Monday, February 25, 2008

The strangeness of intimacy

A week or two ago, in the operating room, I startled myself.

At this point in career and training, there aren't too many surprises left.

But at one time, everything was new.

Every medical student remembers their time in the anatomy lab, some more fondly than others. You really discover that the human body is a mystical place. There is definitely a feeling of disgust and embarrassment, and then the feeling of sacrilege - wondering, what right do I have to do this? Then there is the feeling of privilege - thinking, what an incredibly generous gift and how lucky I am to learn. And then, well, you just settle in. Just another day in the anatomy lab.

You go through the same process with surgery. You're filled with awe and fear for your first real, live operation. I am looking inside someone's body! I am touching someone's liver! I am putting someone's pieces back together! But the magic and mystery wear off, as you grow short on sleep, can't remember the last decent meal you had sitting down, and struggle to recall if you've showered recently.

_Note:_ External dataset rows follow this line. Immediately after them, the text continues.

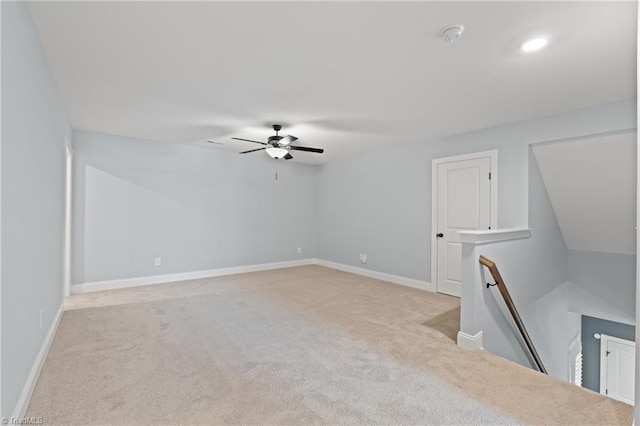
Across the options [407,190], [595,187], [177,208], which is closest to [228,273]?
[177,208]

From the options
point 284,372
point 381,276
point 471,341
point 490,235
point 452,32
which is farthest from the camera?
point 381,276

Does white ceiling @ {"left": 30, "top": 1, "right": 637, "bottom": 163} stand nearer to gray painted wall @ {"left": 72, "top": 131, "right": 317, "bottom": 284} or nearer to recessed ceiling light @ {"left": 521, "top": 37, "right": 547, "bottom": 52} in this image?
recessed ceiling light @ {"left": 521, "top": 37, "right": 547, "bottom": 52}

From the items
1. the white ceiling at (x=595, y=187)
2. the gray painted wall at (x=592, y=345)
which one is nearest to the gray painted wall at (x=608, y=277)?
the white ceiling at (x=595, y=187)

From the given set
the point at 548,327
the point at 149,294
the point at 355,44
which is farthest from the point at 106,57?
the point at 548,327

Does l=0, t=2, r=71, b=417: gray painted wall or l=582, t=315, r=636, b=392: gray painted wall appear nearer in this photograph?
l=0, t=2, r=71, b=417: gray painted wall

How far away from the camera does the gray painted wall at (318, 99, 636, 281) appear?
3611 mm

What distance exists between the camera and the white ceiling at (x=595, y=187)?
3479mm

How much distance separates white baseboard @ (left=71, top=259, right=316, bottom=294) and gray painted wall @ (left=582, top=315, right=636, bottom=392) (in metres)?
5.56

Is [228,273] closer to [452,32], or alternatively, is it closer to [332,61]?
[332,61]

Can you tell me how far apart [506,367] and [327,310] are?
1.97 metres

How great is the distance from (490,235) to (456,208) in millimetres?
1605

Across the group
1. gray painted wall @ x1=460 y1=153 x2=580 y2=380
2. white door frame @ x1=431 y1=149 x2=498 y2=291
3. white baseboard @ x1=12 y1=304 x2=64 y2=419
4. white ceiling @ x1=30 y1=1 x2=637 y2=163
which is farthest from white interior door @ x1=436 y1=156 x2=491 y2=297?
white baseboard @ x1=12 y1=304 x2=64 y2=419

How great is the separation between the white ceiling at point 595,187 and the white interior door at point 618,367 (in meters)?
2.30

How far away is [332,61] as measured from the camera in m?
2.47
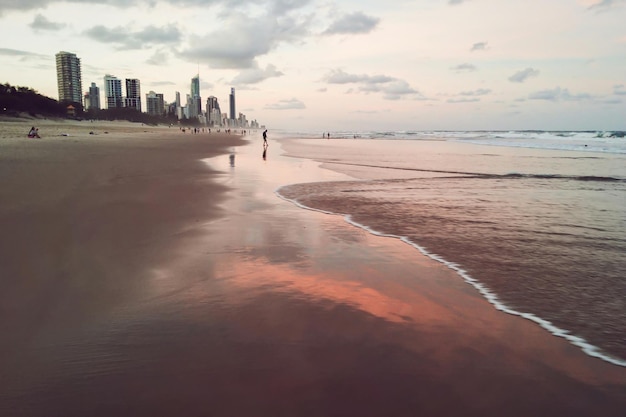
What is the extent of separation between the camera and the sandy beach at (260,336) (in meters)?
2.91

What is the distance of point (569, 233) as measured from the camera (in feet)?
25.7

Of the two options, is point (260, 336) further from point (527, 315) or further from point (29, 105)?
point (29, 105)

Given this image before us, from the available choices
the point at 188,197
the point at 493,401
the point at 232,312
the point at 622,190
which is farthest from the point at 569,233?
the point at 188,197

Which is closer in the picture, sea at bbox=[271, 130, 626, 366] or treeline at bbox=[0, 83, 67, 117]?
sea at bbox=[271, 130, 626, 366]

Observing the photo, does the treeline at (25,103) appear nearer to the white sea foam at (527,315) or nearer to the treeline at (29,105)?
the treeline at (29,105)

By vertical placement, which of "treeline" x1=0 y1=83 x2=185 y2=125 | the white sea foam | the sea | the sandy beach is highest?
"treeline" x1=0 y1=83 x2=185 y2=125

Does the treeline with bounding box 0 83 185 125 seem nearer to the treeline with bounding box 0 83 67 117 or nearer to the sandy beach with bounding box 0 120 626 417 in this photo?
the treeline with bounding box 0 83 67 117

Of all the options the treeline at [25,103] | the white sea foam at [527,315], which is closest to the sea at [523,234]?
the white sea foam at [527,315]

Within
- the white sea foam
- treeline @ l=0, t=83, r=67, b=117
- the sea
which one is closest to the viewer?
the white sea foam

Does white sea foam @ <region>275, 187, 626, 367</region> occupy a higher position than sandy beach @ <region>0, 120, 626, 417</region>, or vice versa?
white sea foam @ <region>275, 187, 626, 367</region>

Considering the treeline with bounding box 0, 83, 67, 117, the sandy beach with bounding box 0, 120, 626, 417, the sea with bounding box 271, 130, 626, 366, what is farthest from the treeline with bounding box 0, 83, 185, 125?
the sandy beach with bounding box 0, 120, 626, 417

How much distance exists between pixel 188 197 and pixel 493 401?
10.2 meters

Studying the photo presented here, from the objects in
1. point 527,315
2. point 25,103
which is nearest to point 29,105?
point 25,103

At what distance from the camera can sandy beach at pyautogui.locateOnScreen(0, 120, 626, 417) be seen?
9.55ft
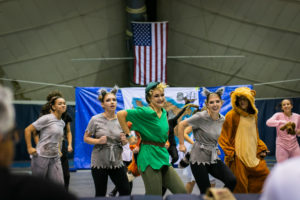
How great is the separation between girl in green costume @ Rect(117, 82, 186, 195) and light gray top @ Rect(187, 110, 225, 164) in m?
0.50

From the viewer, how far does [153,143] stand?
3496 millimetres

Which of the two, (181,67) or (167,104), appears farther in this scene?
(181,67)

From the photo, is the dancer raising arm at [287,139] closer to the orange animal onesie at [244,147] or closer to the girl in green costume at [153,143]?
the orange animal onesie at [244,147]

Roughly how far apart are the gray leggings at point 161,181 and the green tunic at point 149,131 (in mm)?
70

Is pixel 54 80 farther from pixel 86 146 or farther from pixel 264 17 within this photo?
pixel 264 17

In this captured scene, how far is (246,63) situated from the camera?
10.1 metres

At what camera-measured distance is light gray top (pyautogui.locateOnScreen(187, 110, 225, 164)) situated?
3866 mm

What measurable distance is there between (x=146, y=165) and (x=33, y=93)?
7.43m

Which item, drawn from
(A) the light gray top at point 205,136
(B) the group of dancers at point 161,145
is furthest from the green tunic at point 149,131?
(A) the light gray top at point 205,136

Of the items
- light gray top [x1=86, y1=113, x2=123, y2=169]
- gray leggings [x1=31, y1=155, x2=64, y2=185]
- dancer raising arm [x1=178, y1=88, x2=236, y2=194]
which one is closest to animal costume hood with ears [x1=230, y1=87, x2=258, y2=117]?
dancer raising arm [x1=178, y1=88, x2=236, y2=194]

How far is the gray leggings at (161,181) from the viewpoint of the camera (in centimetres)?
327

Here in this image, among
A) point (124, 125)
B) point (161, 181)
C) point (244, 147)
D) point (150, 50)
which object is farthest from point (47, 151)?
point (150, 50)

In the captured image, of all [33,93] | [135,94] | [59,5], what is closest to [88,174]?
[135,94]

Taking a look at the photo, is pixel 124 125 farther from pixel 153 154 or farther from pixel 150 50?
pixel 150 50
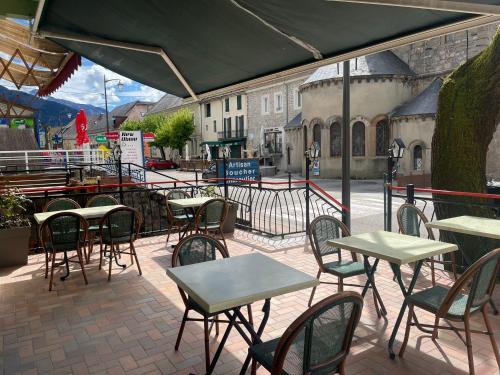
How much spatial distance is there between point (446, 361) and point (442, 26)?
8.40ft

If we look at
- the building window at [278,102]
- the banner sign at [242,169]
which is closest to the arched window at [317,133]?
the building window at [278,102]

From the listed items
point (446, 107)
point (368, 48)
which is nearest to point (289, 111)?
point (446, 107)

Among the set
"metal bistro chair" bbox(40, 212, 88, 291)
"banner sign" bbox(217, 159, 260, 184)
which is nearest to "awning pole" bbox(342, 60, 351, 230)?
"banner sign" bbox(217, 159, 260, 184)

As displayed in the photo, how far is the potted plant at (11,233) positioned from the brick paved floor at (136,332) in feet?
1.42

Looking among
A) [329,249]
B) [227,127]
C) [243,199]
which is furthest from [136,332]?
[227,127]

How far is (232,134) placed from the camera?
39.6m

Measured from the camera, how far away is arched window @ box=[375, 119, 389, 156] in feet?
79.6

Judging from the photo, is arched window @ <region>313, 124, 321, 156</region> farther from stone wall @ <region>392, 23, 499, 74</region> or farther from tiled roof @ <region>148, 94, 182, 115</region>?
tiled roof @ <region>148, 94, 182, 115</region>

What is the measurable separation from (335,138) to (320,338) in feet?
80.8

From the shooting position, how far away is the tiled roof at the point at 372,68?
24250 mm

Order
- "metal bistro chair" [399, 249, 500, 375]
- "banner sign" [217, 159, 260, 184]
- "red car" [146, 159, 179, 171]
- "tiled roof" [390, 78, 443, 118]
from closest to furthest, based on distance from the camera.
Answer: "metal bistro chair" [399, 249, 500, 375], "banner sign" [217, 159, 260, 184], "tiled roof" [390, 78, 443, 118], "red car" [146, 159, 179, 171]

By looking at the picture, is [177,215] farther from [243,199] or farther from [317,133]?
[317,133]

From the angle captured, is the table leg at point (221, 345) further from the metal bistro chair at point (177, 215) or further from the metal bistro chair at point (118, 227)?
the metal bistro chair at point (177, 215)

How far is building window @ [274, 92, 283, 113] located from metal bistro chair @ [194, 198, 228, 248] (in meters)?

I remember one of the first cases I scrubbed in on, as a fresh third year medical student. The medical details are somewhat fuzzy, now going on eight years ago, but I remember the intimidating chief resident . He was well known for his "pimping", which meant that he enjoyed torturing medical students with endless questions about relevant clinical topics and esoteric surgical trivia. I had been steadily ignored through the hours-long case, probably after dodging a few softball questions. As I was trying to sleep upright, hands clamped in a death grip on a retractor holding something large and vital out of the pertinent surgical field, I heard an authoritative voice sharply calling my name. The chief resident! Was talking to me! He asked, Do you know how to sail? I was oddly flattered that he wanted to know something about my personal life, but no, I didn't know how to sail. He said, Let me teach you. He grabbed the retractor out of my hand, saying, Like this. Hang on and lean back. And that was the end of our conversation.

Since then, as a participant in the surgical world, not only are you putting hands on and in ordinary (and not-so-ordinary) people, but you are in closer physical proximity to colleagues, people who are supervising you, and people whom you are supervising, than you could have ever imagined. All in a way that would be absolutely socially unacceptable in any other situation. Your hip here, his arm there, her hand reaching in between. And all that separates you, making it okay, making it routine, making it just part of work, is a sterile glove, a thin surgical gown.

Thousands of cases later, the odd mystique of surgery - with its intimate access to secrets of the human body, hardly anything separating you from them - has faded into the background of work.

At least until that moment, when I was startled. Startled by the warmth of another person, another life, felt through my gloved hand.